> Texto mostrado:
::::::

Vía Augusta
Alberto Grimaldi
La vía es (por ahora) andaluza
Pocas cosas más subjetivas que ella, la suerte. Todos la queremos -a la buena, claro- pero no tenemos medio fiable de lograrla, queda fuera de nuestro alcance, al menos no depende de la voluntad que pongamos en encontrarla; es cierto que hay mayor probabilidad de dar con ella si la buscamos, al menos eso es lo que se dice, aunque en muchos casos el empeño que dediquemos a éste menester no encuentra la satisfacción esperada. Y es que no hay regla proporcional que relacione la insistencia en conseguirla con la posibilidad de hallarla, y esto nos desespera.
Hija primogénita de lo inesperado, prima hermana de lo súbito y repentino, la suerte se nos muestra como asequible, sin embargo nos esconde, con ahínco que no podemos superar, el camino que nos asegure como llegar a hacerla nuestra.
Si la tuviésemos por imposible, se quedaría en un sueño, formaría parte del mundo de fantasía -que todos tenemos- en el que nunca sabremos con certeza si tendremos la oportunidad de vivir. Pero lo que sí sabemos es que no es un ideal imposible, pues en más o en menos todos la hemos conocido, hemos podido disfrutar de su presencia y complacernos con su amable y siempre deseada compañía y comprobamos, también, como ella convive con nuestros semejantes, lo que nos alegra si son personas a las que queremos, y nos alegra menos, incluso nos disgusta, si decide recalar cerca de los que repudiamos. Nada conseguiremos con nuestro beneplácito, que a ella no le importa en absoluto, o con nuestra reconvención, algo que la trae por completo al pairo: es caprichosa, no se ciñe a protocolo alguno ni respeta méritos o deméritos, ni se ajusta a parámetros por los que nos sea factible averiguar cerca de quién reposará en su próxima visita.

::::::

> Material de estudio:

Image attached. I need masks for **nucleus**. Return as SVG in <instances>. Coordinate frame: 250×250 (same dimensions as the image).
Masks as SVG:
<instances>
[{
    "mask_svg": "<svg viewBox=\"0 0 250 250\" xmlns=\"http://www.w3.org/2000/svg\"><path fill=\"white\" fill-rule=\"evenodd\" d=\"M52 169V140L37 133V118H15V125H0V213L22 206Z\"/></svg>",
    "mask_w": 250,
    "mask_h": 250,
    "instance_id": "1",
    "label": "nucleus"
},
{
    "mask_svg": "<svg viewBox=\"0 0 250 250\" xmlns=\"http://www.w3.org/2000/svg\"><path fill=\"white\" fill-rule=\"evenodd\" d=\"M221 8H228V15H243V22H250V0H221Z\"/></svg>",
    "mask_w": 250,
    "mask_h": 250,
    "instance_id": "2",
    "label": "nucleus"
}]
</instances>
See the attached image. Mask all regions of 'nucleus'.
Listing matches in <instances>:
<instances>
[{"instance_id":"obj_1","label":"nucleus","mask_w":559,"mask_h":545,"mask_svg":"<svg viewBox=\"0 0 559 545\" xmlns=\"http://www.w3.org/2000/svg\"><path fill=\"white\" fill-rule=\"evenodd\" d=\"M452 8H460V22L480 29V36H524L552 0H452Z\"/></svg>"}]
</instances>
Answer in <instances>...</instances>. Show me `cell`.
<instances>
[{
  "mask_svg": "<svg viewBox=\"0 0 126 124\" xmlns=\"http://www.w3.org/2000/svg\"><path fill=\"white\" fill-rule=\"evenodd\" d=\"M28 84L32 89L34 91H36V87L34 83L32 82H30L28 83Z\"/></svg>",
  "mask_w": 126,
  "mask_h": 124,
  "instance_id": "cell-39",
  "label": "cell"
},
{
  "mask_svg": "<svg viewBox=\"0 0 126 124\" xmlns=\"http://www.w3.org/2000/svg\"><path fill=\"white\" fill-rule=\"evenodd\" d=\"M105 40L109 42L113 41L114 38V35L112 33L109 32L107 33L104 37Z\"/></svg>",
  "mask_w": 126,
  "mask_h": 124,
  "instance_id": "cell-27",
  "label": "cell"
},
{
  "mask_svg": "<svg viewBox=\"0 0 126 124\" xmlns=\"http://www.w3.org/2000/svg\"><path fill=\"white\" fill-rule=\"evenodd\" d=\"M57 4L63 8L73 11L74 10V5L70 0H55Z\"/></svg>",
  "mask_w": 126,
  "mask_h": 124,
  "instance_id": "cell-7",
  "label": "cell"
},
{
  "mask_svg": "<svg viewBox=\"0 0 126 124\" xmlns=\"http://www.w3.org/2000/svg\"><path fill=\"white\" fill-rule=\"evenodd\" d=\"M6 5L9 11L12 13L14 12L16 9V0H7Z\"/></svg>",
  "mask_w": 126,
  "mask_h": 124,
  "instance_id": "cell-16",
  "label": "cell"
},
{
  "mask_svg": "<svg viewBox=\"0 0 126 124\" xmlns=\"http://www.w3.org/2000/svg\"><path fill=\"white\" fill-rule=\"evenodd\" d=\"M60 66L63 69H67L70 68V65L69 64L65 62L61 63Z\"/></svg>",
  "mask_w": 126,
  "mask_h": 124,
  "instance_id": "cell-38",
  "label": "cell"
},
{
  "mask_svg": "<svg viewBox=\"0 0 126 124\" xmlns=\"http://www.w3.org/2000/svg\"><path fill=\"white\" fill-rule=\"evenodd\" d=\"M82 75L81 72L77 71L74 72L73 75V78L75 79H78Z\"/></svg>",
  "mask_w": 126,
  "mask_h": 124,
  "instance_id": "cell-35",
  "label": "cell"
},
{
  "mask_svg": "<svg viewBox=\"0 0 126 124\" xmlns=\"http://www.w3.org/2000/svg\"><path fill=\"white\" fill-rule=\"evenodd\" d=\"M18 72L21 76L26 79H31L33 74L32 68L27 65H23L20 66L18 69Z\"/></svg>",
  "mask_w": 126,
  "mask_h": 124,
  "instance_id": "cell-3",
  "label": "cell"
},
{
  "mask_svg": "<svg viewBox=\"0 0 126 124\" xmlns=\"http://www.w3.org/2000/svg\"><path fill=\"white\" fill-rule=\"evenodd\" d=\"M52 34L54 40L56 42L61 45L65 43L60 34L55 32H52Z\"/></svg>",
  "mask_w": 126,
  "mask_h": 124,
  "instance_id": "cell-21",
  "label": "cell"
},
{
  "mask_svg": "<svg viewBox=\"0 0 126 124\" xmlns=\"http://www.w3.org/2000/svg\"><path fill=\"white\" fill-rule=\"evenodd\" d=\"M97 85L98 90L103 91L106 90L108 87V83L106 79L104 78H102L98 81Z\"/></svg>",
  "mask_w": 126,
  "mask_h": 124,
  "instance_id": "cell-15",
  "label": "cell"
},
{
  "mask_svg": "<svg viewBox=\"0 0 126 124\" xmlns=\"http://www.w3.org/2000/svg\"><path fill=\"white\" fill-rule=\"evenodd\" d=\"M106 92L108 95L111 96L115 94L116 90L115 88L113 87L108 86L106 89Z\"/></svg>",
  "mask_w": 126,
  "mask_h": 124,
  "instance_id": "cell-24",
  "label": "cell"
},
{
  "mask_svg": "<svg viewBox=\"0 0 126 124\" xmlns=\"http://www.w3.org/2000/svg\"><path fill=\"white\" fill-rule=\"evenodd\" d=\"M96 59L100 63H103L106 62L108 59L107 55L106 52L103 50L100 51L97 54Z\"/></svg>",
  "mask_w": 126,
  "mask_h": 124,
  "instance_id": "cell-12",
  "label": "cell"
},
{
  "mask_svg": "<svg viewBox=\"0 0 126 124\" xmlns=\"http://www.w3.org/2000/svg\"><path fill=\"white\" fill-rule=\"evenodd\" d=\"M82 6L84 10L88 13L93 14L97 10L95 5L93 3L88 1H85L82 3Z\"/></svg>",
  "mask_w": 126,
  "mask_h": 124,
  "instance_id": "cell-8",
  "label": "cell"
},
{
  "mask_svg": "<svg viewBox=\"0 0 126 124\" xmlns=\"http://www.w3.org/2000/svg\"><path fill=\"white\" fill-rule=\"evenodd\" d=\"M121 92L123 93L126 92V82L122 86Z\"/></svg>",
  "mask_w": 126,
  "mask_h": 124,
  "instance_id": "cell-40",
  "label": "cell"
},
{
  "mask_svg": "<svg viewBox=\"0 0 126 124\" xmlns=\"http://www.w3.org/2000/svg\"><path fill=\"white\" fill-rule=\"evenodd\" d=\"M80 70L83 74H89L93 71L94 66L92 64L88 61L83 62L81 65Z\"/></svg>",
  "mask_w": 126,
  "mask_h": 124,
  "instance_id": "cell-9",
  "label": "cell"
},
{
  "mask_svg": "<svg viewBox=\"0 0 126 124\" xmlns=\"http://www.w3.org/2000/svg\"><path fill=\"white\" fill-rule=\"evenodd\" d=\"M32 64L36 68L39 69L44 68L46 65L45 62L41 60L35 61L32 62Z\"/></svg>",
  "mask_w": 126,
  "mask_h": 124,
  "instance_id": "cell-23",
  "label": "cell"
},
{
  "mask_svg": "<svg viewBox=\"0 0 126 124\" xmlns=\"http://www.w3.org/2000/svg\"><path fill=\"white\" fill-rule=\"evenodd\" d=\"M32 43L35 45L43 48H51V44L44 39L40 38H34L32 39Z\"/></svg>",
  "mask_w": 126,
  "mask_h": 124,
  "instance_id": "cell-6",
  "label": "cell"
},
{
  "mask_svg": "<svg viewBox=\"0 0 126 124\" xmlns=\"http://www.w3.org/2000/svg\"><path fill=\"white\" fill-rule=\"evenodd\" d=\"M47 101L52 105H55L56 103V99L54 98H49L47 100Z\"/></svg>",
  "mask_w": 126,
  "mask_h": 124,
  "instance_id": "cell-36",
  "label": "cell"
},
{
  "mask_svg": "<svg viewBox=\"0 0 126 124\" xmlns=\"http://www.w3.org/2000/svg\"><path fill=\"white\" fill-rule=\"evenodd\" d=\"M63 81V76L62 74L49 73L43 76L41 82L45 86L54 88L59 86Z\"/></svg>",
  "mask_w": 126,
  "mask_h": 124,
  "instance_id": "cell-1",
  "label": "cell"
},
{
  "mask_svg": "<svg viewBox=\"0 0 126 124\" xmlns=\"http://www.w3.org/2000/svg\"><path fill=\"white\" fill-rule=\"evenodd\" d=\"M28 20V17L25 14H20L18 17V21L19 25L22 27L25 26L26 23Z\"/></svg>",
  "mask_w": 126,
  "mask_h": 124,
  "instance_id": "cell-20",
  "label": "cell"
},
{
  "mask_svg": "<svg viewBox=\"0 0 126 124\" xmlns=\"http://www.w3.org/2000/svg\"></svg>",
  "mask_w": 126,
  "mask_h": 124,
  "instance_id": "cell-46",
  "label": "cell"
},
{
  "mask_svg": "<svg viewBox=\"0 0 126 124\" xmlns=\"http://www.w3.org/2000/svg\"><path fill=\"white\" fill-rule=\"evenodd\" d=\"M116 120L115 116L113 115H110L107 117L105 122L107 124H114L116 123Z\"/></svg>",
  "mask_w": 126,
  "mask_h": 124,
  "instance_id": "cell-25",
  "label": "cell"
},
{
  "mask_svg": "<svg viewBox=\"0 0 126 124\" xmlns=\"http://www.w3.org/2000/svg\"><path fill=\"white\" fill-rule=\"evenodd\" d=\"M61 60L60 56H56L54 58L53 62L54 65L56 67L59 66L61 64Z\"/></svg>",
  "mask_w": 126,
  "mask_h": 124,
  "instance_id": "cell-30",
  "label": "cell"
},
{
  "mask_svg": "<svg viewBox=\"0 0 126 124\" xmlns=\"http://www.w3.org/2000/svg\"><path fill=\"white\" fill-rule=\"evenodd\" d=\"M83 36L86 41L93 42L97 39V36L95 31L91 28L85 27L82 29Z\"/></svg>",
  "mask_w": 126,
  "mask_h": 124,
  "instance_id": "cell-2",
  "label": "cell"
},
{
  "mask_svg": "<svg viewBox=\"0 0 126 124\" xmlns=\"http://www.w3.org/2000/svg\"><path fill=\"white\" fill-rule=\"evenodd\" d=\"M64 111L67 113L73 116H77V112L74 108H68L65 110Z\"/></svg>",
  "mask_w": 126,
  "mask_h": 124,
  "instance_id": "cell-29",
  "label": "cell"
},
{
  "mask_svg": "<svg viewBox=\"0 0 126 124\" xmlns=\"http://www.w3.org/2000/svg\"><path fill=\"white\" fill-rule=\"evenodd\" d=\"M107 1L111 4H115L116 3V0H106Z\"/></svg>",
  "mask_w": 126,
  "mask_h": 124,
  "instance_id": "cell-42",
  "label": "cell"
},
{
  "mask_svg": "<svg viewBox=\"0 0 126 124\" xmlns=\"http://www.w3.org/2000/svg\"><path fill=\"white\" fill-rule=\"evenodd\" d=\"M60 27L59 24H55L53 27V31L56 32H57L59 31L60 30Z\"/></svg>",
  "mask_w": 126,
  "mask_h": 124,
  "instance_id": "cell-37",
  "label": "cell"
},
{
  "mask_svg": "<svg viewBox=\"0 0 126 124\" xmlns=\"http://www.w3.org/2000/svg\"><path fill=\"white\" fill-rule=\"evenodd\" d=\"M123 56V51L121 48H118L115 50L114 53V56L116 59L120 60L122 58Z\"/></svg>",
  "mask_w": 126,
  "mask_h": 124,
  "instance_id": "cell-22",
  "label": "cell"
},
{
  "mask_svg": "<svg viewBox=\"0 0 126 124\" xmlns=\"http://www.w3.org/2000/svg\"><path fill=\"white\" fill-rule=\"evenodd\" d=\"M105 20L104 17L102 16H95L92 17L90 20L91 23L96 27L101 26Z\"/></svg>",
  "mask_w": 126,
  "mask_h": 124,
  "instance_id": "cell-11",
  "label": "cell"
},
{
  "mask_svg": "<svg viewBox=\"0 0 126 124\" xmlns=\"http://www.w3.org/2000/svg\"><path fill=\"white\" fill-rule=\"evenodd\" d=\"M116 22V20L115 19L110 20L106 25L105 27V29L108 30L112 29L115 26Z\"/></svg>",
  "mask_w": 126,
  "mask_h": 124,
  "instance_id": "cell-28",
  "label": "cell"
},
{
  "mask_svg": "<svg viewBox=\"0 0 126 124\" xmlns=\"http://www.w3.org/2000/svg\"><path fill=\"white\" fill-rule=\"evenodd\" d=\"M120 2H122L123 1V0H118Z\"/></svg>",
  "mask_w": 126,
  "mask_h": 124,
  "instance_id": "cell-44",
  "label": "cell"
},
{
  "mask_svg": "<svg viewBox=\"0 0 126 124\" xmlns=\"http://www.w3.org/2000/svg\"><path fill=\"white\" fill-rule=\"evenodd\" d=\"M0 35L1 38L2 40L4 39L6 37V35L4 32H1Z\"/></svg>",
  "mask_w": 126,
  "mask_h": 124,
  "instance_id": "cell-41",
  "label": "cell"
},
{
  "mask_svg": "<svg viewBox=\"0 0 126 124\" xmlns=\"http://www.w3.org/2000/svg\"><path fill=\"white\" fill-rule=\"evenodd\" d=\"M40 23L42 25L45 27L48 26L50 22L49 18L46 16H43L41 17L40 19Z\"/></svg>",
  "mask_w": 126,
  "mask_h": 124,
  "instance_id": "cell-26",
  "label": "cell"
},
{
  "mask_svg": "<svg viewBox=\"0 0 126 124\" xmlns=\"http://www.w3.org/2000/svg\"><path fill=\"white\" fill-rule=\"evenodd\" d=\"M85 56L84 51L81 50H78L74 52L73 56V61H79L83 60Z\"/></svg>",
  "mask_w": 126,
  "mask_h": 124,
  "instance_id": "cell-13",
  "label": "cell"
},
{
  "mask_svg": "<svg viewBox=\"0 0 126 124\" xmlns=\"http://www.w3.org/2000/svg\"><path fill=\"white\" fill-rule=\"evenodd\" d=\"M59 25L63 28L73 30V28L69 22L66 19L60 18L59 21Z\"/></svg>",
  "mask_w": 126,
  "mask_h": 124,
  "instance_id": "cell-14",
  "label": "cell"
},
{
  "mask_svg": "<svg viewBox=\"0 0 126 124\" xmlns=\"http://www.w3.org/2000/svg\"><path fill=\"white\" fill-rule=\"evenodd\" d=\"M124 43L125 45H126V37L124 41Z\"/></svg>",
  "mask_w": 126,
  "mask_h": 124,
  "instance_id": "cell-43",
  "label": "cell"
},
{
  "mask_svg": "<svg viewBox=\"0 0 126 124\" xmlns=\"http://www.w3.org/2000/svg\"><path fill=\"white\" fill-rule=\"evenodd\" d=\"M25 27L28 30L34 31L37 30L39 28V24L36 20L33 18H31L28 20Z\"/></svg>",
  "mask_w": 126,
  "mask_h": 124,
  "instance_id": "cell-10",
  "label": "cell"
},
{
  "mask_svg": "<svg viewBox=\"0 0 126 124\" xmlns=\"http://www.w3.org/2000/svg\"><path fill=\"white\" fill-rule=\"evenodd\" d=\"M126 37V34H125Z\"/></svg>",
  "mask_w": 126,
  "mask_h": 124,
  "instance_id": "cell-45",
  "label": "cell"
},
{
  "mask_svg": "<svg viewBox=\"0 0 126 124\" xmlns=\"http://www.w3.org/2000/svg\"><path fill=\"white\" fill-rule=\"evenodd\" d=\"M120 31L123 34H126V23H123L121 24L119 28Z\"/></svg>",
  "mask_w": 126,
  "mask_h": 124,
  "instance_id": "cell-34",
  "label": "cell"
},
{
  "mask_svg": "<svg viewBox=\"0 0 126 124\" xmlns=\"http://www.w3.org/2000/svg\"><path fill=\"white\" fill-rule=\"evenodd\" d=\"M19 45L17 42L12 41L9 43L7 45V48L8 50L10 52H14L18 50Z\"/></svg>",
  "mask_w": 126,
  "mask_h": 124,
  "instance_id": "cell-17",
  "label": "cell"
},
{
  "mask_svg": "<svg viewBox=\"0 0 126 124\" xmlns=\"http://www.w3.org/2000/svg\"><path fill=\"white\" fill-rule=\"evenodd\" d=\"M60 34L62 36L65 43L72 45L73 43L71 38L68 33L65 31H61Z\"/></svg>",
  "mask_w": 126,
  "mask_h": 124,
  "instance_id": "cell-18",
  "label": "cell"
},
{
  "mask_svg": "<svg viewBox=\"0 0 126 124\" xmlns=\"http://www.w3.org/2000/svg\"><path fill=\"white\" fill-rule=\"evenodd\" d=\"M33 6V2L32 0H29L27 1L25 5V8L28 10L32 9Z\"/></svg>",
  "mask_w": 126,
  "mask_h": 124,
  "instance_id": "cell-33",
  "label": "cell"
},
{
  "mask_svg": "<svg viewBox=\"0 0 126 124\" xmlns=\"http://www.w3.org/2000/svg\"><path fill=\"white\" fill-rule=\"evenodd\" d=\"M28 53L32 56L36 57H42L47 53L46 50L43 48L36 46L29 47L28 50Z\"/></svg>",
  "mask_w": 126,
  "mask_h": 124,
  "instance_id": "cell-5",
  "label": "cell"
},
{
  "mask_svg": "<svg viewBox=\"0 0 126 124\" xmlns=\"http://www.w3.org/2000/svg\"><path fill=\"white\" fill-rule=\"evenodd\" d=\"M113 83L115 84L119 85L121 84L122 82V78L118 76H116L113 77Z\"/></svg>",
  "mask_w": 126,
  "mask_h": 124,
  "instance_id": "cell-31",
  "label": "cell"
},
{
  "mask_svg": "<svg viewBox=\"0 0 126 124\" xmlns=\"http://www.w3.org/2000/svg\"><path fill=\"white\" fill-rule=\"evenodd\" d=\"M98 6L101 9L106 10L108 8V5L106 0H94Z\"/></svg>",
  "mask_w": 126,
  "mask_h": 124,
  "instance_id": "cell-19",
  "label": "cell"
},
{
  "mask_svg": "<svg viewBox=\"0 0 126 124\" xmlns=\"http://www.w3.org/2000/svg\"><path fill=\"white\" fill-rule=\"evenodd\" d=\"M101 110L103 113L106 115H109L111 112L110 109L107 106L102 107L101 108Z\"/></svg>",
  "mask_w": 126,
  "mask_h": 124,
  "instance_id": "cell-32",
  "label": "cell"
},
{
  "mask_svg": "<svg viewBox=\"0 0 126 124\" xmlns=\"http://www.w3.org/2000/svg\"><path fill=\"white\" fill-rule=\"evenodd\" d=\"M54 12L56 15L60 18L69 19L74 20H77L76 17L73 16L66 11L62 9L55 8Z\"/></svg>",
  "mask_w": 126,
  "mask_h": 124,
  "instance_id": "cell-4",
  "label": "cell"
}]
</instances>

::::::

> Tu tarea:
Prosigue el texto sobre la suerte a partir de su última oración, con el mismo tono y estilo.

> Ejercicio resuelto:
La esencia de la suerte, lo que ella es en sí misma, nos es desconocida. No existe la suerte absoluta, es decir, no hay una circunstancia, a la que conozcamos como de buena suerte, que lo sea en todo momento y para todas las gentes; de ahí lo subjetivo, que afirmamos, de su “ser”. Lo que para unos sería un golpe de fortuna, para otros supone una desgracia; lo que en un momento determinado significaría una bendición, en otro caso representaría maldición.
Si ponemos como ejemplo un hecho comúnmente aceptado como de buena suerte: que toque la lotería, y nos detenemos a pensar en lo que puede suceder una vez haber sido agraciados por la sonrisa de la diosa fortuna, veremos que la pretendida buena suerte puede transformarse en nefasta realidad, es decir, lo que nos llegó como regalo favorable del destino acabó por procurarnos la desgracia. No sería la primera ni será la última vez, que alguien agraciado con mucho dinero lo malgaste en adquirir lujos que no le hacen falta para nada, lo pierde en el juego descontrolado y enfermizo, o lo derroche de una de las muchas estúpidas maneras que existen dilapidar fortunas. Cuando esto sucede, el sufridor voluntario -puesto que fue él quien tomo las decisiones-, conocerá la cara más amarga de la pobreza: la del que habiéndola vivido, la ha abandonado después, y obligado regresa luego a ella. Vemos pues que no todo lo que llega como buena suerte termina necesariamente por ser bueno, beneficioso, positivo, provechoso o favorable para el que parecía agraciado.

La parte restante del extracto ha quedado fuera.